» TRECHO DO TEXTO

>>>>

Conversas
sobre O
Ofício
Divino das Comunidades - V
A contribuição da
Comunidade de Taizé
Nossa conversa sobre o Oficio Divino
das Comunidades vai agora focar a atenção sobre a experiência de Taizé. Essa
comunidade ecumênica tem participação fundamental na sua elaboração. As
primeiras experiências de um oficio popular, realizadas no Brasil pelo Pe.
Geraldo Leite, teve nela sua inspiração. Pe. Geraldo passou nove meses
convivendo com a simplicidade e a beleza dos ofícios na comunidade de Taizé,
(França), e foi esta experiência que o animou a começar, no Brasil,
precisamente em Ponte dos Carvalhos, um Oficio Divino com o povo.
O Irmão Michel da Comunidade de Taizé,
que viveu no Brasil e fundou uma comunidade, em Alagoinhas (BA), com sua longa
trajetória de celebrar o oficio com o povo, participou do processo de elaboração
do Oficio Divino das Comunidades, dando sua colaboração bem precisa e muito
valiosa. Ambos já fizeram sua páscoa e participam do incessante louvor na casa
do Pai, mas suas contribuições continuam vivas no Ofício Divino das Comunidades
e, são transmitidas agora pelo irmão Bruno, da mesma comunidade de Alagoinhas.

<<<<

» LISTAGEM
>>>>

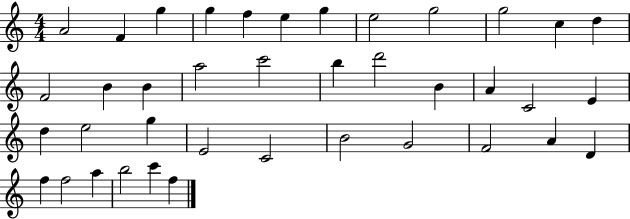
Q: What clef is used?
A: treble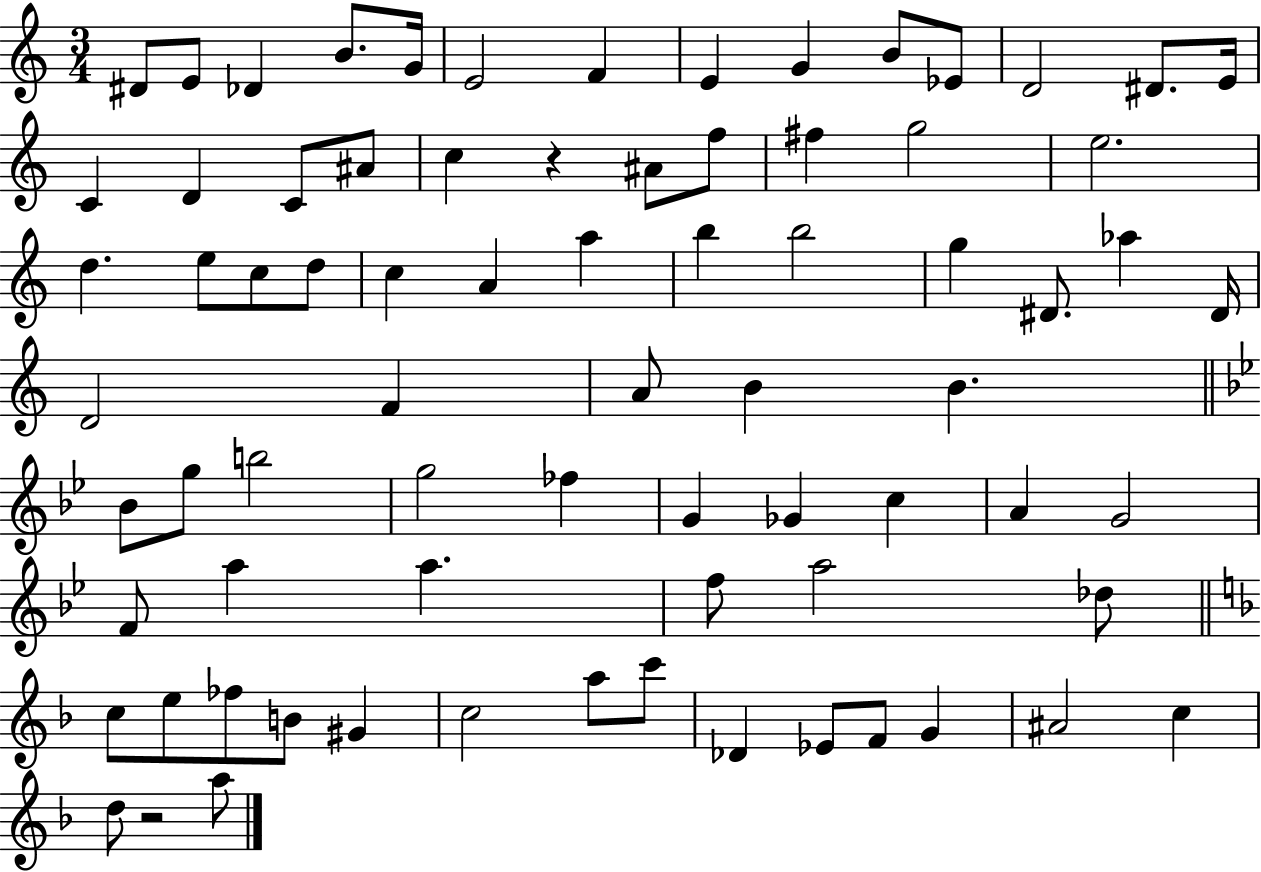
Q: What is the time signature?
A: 3/4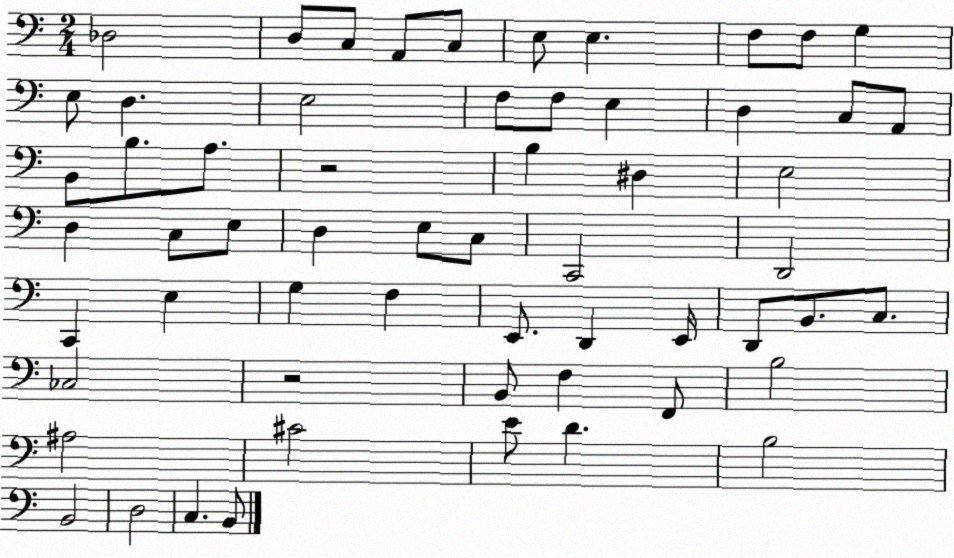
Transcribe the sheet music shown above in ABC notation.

X:1
T:Untitled
M:2/4
L:1/4
K:C
_D,2 D,/2 C,/2 A,,/2 C,/2 E,/2 E, F,/2 F,/2 G, E,/2 D, E,2 F,/2 F,/2 E, D, C,/2 A,,/2 B,,/2 B,/2 A,/2 z2 B, ^D, E,2 D, C,/2 E,/2 D, E,/2 C,/2 C,,2 D,,2 C,, E, G, F, E,,/2 D,, E,,/4 D,,/2 B,,/2 C,/2 _C,2 z2 B,,/2 F, F,,/2 B,2 ^A,2 ^C2 E/2 D B,2 B,,2 D,2 C, B,,/2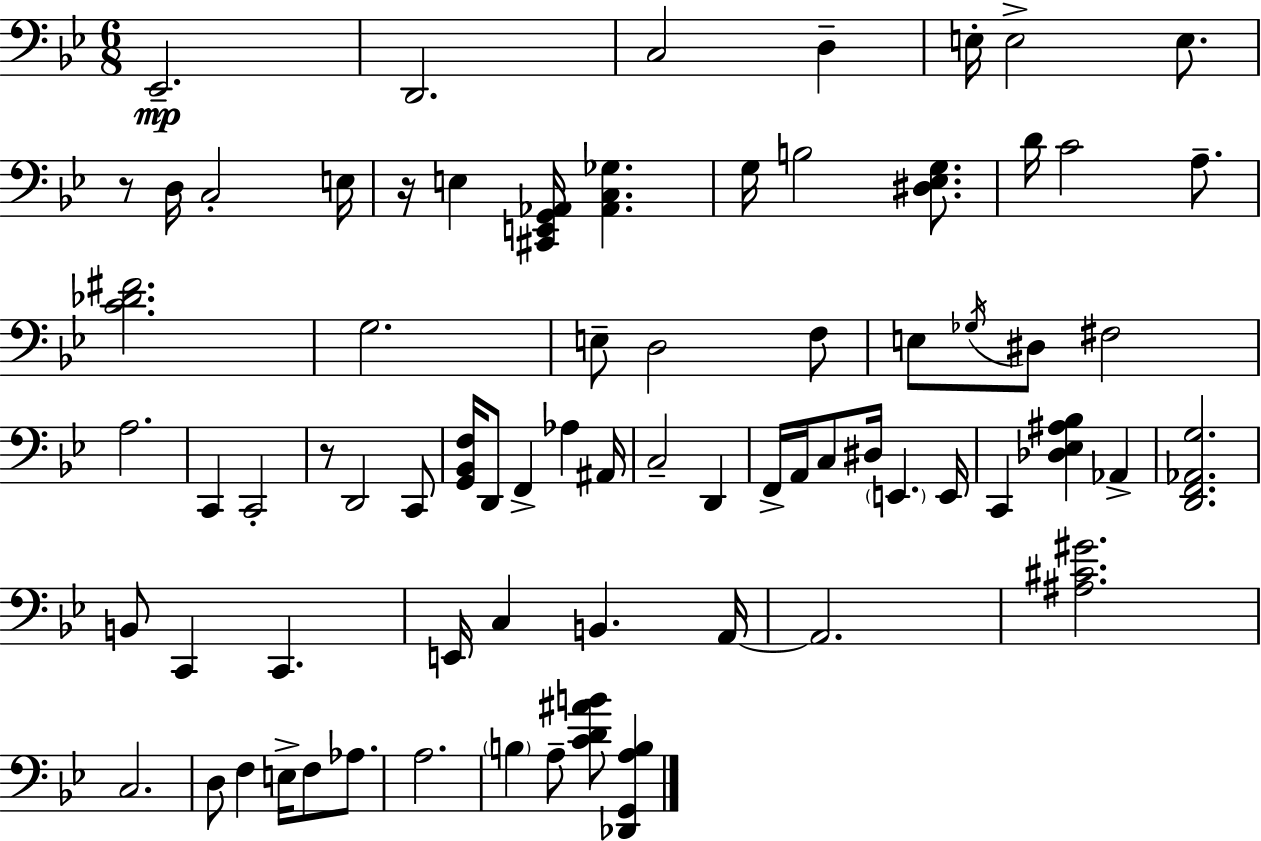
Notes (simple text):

<<<<

» TAREFAS A FAZER
1. No trecho sobre a Comunidade de Taizé, reescreva a parte que vai de "O Irmão Michel" até "comunidade de Alagoinhas.", inclusive, trocando "valiosa" por "importante".
2. Cite todas as pessoas que aparecem com nome próprio no trecho sobre a Comunidade de Taizé.

» RESPOSTAS POR TAREFA
1.
O Irmão Michel da Comunidade de Taizé,
que viveu no Brasil e fundou uma comunidade, em Alagoinhas (BA), com sua longa
trajetória de celebrar o oficio com o povo, participou do processo de elaboração
do Oficio Divino das Comunidades, dando sua colaboração bem precisa e muito
importante. Ambos já fizeram sua páscoa e participam do incessante louvor na casa
do Pai, mas suas contribuições continuam vivas no Ofício Divino das Comunidades
e, são transmitidas agora pelo irmão Bruno, da mesma comunidade de Alagoinhas.

2. Pe. Geraldo Leite, Irmão Michel e irmão Bruno.